You generally have to pay a portion of the cost for each service covered by Original Medicare.

Visit Medicare.gov to search for and compare health care providers, hospitals, and facilities in Georgia.

Are prescription drugs covered?

With a few exceptions, most prescriptions aren’t covered, but you can add drug coverage by joining a Medicare Prescription Drug Plan (Part D).  

Members can buy a Medicare Supplement Insurance (Medigap) policy to cover costs Original Medicare doesn’t.

What are Medicare Advantage Plans?

A Medicare Advantage Plan – HMO, PPO, PFFS, SNPs, MSA – is another way to get your Medicare coverage. Sometimes called “Part C” or “MA Plans,” Advantage Plans are offered by Medicare-approved private companies that must follow rules set by Medicare.

If you join a Medicare Advantage Plan, you’ll still have Medicare but you’ll get your Medicare Part A (Hospital Insurance) and Medicare Part B (Medical Insurance) coverage from the Medicare Advantage Plan – not Original Medicare.

In most cases, you’ll need to use health care providers who participate in the plan’s network. Some plans offer out-of-network coverage. In most cases, you must use the card from your Medicare Advantage Plan to get your Medicare-covered services.
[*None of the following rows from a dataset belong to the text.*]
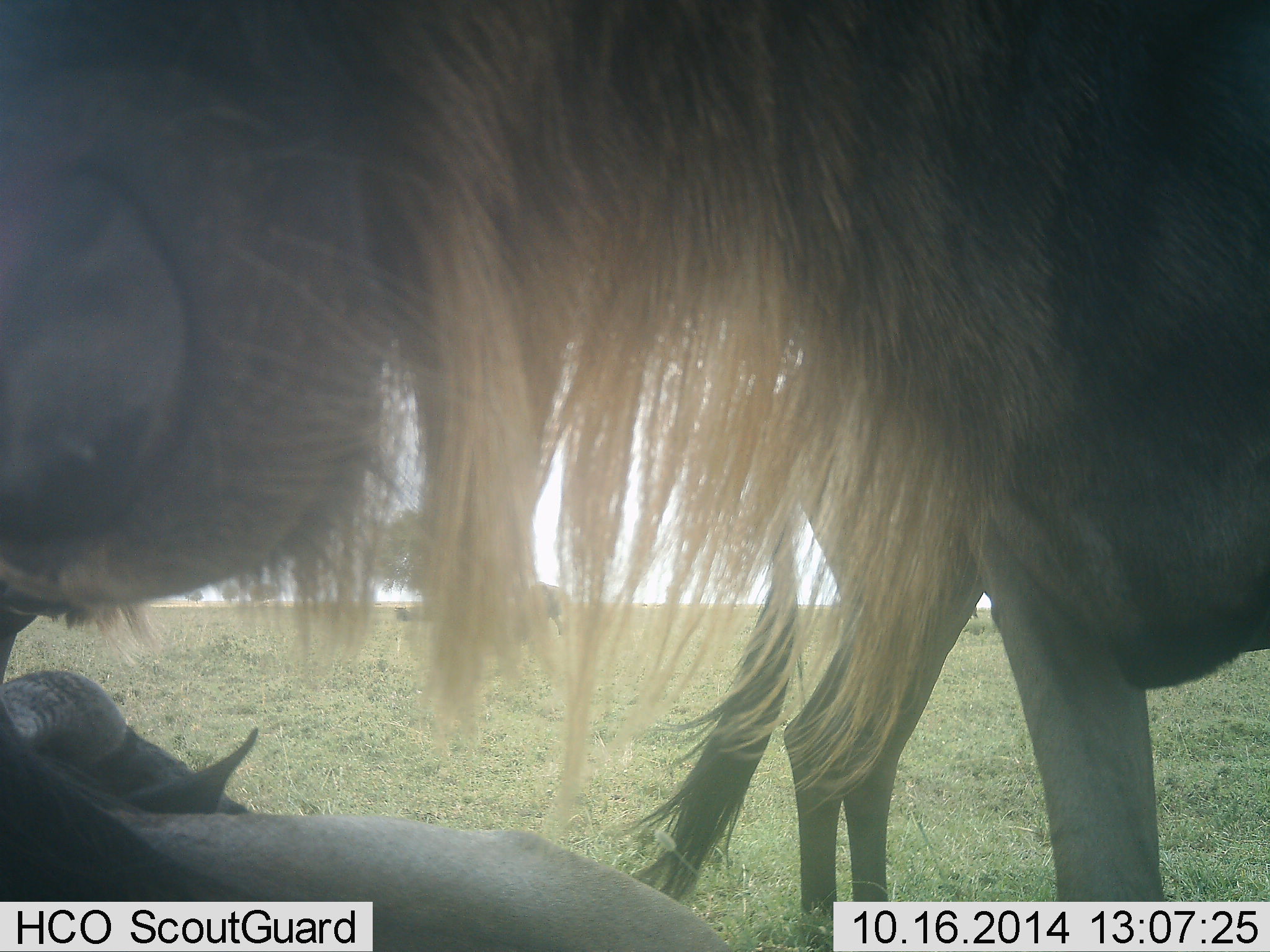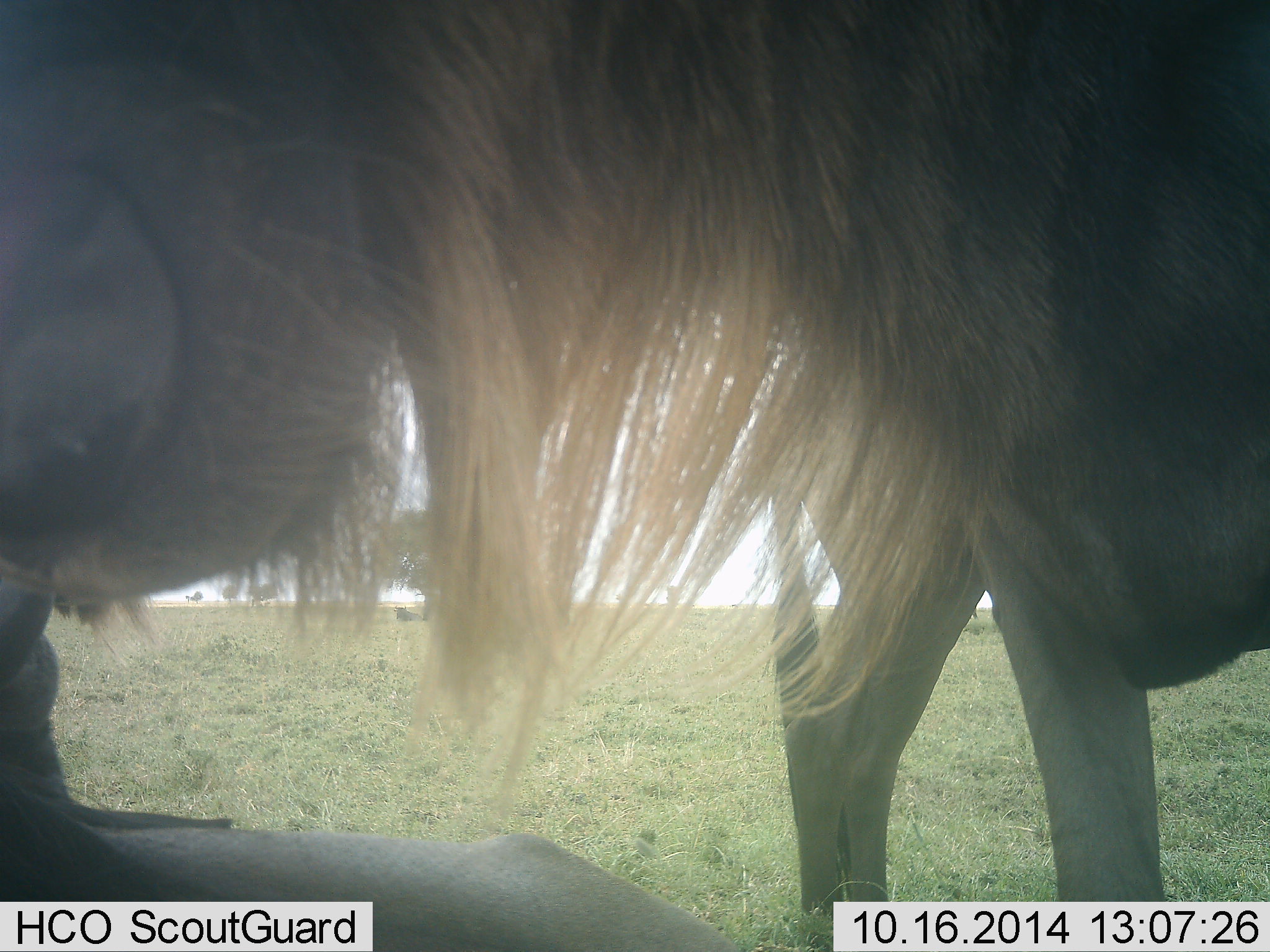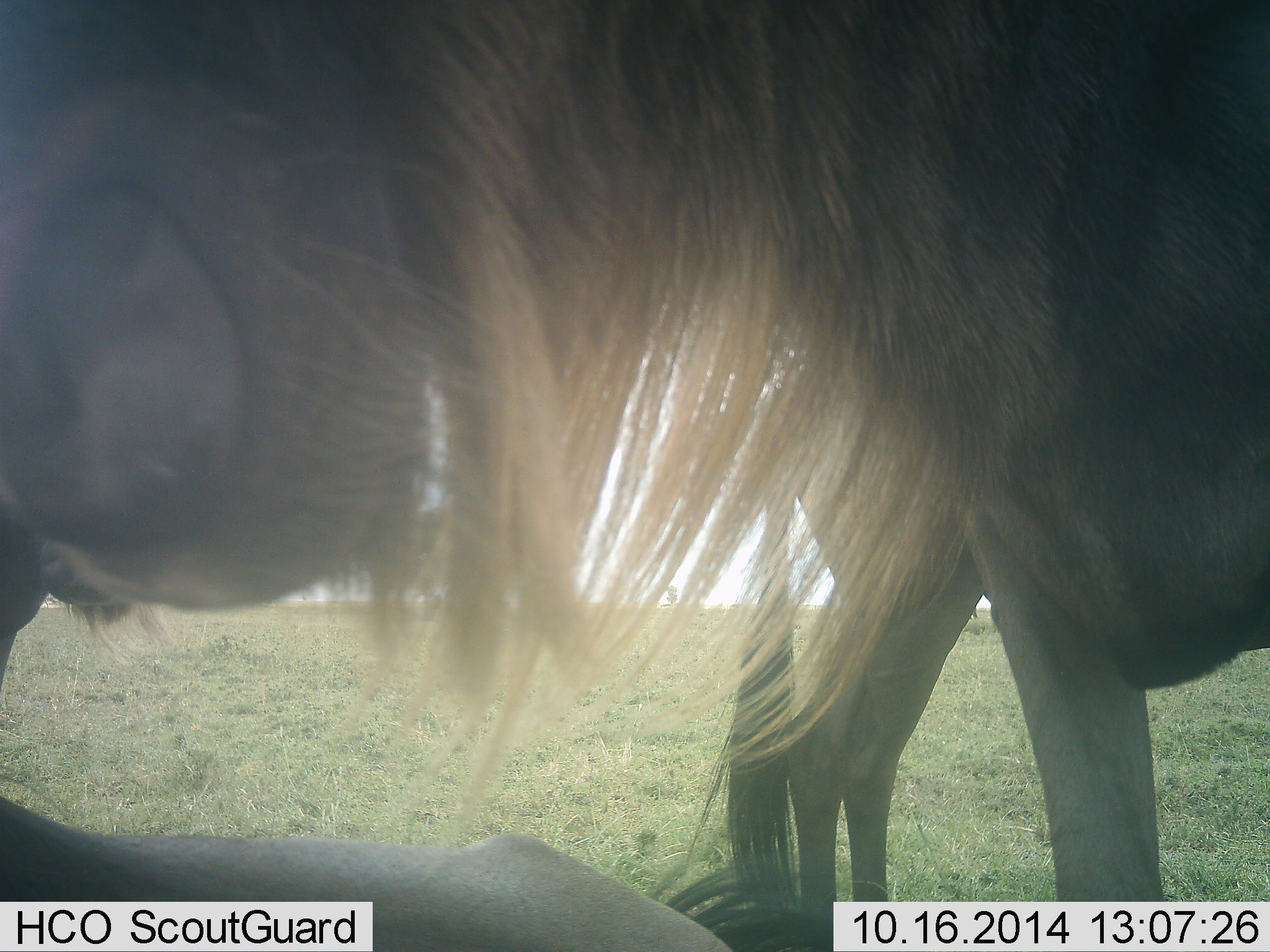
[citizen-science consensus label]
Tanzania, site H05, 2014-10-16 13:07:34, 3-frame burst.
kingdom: Animalia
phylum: Chordata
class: Mammalia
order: Artiodactyla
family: Bovidae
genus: Connochaetes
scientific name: Connochaetes taurinus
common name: blue wildebeest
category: wildebeest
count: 3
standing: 90%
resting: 70%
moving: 0%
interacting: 10%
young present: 10%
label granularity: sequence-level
Keep your Medicare card in a safe place because you’ll need it if you ever switch back to Original Medicare.

Medicare Advantage Plans operate with a network of doctors, other health care providers, or hospitals.

There are six advantage types:

• Health Maintenance Organization (HMO)

• Preferred Provider Organization (PPO)  

• Private Fee-for-Service (PFFS)

• Special Needs Plans (SNPs)

• HMO Point-of-Service (HMOPOS) plans

• Medical Savings Account (MSA) Plans 

SNPs plans limit membership to specific groups like people who live in certain institutions like nursing homes, or who require nursing care at home, or who have specific chronic or disabling conditions like diabetes, End-Stage Renal Disease, HIV/AIDS, chronic heart failure, or dementia.

HMO Point-of-Service (HMOPOS) are HMO plans that may allow members to get some services out-of-network for a higher copayment or coinsurance.

Medical Savings Account (MSA) Plans combine a high deductible health plan with a bank account that the plan selects. The plan deposits money into the account (usually less than the deductible). Members can use the money to pay for health care services during the year. They don’t offer Medicare drug coverage.